長期に延会となっていた9月議会が10月20日に再開されました。

旧図書館関連では10月26日に建設常任委員会で鎌倉市景観重要建造物等保全基金条例案が審議され、総員賛成で可決されました。

この審議のなかで委員からは「市民が寄付する際、この建造物に寄付金を使ってほしいと指定できるような規定が必要ではないか」「ある建造物を景観重要建造物として市が指定するときは、行政の判断だけで決めずに専門家の評価を得て決めるべきではないか」などの意見が出され、市も検討すると答弁しました。

旧図書館耐震・補強設計等業務委託料3716万3千円を含む補正予算の審議は10月27日、28日の総務常任委員会で行われました。採決では委員長を除く6名の委員のうち賛成2名、反対3名、退席1名で補正予算は否決となりました。

反対3名のうち2名は北鎌倉の洞門を開削する工事費が含まれていることを主たる理由としたものであり、1名は市長の旧図書館保存への方針転換は説明不足であり議会軽視につながるとするものでした。

10月30日の本会議では賛成多数で補正予算は成立しましたが、同じ予算の中に景観を保全するための予算と景観を壊す別の予算が一括されているというやり方には違和感を覚えざるをえません。

基金条例と補正予算の成立を受けて、市の関係課と私たちが要望している三つのポイントについて協議しました。一つ目の、可能な限りオリジナルな形を残して補強、修復してほしいという点について、市は外観の維持を第一義に考えている、書庫の3層部分の保存は耐震補強との絡みで難しいということでした。

書庫についての説明は納得できないので、専門家の力を借りながら今後も保存の可能性を追求していきたいと考えます。

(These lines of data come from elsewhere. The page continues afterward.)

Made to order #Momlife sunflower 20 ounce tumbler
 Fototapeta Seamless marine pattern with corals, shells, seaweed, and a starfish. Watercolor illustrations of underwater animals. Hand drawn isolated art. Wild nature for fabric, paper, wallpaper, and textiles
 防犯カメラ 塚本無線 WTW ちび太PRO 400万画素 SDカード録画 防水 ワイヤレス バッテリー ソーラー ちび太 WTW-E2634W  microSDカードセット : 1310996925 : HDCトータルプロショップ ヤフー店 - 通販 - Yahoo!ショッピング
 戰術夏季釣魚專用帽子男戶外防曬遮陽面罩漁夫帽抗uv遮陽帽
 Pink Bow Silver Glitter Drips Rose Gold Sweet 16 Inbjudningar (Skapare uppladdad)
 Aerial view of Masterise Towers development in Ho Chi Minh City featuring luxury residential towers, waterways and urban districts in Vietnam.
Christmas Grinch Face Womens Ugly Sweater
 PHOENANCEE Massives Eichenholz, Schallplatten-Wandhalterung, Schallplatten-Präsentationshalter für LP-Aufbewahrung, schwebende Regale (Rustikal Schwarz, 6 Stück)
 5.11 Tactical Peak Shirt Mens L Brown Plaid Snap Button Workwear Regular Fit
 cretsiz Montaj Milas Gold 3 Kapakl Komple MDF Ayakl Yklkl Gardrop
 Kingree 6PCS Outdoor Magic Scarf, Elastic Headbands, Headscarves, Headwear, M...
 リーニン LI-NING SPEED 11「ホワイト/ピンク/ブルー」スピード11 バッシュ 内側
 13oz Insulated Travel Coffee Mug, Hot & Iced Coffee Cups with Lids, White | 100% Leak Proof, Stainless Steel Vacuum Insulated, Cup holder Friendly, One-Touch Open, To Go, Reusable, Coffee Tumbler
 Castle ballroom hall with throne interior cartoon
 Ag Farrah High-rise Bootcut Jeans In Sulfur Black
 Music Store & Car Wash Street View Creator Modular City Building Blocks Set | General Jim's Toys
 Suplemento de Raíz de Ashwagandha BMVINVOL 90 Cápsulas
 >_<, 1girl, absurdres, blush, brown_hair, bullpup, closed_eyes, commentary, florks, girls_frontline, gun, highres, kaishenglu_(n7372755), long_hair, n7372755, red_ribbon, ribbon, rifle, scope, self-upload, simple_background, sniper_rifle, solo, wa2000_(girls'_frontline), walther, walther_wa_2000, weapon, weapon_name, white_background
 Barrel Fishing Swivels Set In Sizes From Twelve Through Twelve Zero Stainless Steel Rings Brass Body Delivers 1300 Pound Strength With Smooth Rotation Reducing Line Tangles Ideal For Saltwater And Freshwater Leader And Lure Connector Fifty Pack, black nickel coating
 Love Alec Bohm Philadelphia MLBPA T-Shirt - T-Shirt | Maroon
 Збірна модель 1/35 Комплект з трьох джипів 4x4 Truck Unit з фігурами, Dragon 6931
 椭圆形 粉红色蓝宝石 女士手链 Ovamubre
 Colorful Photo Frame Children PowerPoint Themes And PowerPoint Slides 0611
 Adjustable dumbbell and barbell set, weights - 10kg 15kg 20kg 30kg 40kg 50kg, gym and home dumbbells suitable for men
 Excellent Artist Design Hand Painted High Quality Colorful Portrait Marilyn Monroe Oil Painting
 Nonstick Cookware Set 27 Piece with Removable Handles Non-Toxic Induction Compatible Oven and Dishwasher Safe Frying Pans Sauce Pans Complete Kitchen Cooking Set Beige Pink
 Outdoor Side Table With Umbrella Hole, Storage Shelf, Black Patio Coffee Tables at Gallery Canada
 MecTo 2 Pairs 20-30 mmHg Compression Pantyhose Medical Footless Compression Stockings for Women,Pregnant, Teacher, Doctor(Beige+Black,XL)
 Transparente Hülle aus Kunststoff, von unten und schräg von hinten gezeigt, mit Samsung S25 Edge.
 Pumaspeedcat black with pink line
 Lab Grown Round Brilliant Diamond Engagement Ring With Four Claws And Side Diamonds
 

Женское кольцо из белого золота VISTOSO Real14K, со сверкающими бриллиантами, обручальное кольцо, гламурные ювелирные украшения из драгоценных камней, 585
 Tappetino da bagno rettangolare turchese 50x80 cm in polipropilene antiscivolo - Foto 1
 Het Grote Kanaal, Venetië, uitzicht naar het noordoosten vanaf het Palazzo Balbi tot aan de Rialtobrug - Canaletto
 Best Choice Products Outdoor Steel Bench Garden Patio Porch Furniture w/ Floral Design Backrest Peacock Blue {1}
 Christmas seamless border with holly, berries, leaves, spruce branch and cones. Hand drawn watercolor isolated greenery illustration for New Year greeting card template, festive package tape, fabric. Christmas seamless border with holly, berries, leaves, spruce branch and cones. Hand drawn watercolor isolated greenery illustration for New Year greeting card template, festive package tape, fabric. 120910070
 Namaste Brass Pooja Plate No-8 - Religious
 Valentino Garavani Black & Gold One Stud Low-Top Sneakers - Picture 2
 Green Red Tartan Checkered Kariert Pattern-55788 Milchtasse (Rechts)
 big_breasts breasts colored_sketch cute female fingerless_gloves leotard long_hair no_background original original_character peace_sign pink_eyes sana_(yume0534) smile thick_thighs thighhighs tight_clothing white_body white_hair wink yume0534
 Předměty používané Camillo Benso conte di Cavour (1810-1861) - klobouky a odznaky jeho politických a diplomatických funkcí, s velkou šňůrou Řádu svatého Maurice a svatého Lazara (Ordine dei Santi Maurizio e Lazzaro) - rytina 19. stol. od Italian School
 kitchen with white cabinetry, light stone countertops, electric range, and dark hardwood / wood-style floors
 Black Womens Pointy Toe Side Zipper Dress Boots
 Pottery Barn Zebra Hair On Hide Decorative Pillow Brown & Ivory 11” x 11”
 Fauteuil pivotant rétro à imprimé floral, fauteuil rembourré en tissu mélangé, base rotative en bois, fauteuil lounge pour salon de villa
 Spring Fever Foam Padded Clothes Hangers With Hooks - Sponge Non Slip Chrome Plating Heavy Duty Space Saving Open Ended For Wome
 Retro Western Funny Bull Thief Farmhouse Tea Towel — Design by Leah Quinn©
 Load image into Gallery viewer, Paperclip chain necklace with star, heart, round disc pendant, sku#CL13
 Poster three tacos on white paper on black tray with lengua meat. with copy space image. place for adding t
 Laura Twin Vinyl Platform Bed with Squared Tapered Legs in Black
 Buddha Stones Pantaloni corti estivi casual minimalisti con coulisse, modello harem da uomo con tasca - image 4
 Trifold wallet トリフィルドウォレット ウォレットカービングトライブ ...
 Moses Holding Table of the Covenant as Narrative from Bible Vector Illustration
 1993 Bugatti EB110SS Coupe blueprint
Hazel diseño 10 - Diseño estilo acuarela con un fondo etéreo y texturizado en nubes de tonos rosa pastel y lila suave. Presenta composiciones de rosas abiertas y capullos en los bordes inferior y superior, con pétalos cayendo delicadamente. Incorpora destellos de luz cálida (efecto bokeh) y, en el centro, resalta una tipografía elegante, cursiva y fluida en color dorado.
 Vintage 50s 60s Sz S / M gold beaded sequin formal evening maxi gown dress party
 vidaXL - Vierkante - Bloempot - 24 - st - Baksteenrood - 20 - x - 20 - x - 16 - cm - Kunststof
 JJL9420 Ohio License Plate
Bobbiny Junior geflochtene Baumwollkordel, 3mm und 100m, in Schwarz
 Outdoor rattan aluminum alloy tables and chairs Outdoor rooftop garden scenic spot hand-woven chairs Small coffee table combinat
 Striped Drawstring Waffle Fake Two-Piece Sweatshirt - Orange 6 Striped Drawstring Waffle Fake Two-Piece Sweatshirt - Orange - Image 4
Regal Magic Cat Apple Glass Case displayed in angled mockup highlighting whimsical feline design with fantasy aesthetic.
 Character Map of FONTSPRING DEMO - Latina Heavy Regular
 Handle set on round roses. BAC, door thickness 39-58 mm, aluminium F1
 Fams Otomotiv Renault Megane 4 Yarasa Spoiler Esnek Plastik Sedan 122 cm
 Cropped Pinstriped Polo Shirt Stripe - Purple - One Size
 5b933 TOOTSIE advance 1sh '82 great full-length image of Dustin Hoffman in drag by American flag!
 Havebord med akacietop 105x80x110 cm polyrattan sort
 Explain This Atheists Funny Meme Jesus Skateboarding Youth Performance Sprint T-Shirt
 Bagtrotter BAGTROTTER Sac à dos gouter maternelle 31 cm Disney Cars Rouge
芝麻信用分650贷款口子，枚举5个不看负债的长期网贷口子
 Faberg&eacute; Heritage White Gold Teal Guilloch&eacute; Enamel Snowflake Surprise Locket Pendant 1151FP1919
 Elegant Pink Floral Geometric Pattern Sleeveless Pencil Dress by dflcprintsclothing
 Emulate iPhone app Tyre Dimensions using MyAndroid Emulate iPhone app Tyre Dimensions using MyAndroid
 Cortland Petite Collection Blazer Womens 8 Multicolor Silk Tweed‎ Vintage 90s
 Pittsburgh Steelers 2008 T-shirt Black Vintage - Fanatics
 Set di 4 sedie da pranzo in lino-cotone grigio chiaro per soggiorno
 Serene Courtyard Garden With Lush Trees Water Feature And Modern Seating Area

二つ目の、基金に募金するとき、どの建造物のために使うか指定することもできるような運用基準を設けてほしいという点については、議会でも指摘されたことであり、寄附金の管理は台帳で行うが、その根拠となるものを要綱の形で明文化し例規集に掲載する予定であるという回答でした。

三つ目の、なるべく早く登録有形文化財の申請手続きをしてほしいという点については、まだ申請するかどうか決まっていない、かりに申請するとしても認可まで時間がかかるということでした。原形の保存、補助金の交付、後世への存続などの観点から引き続き関係課への働きかけを行っていきたいと考えます。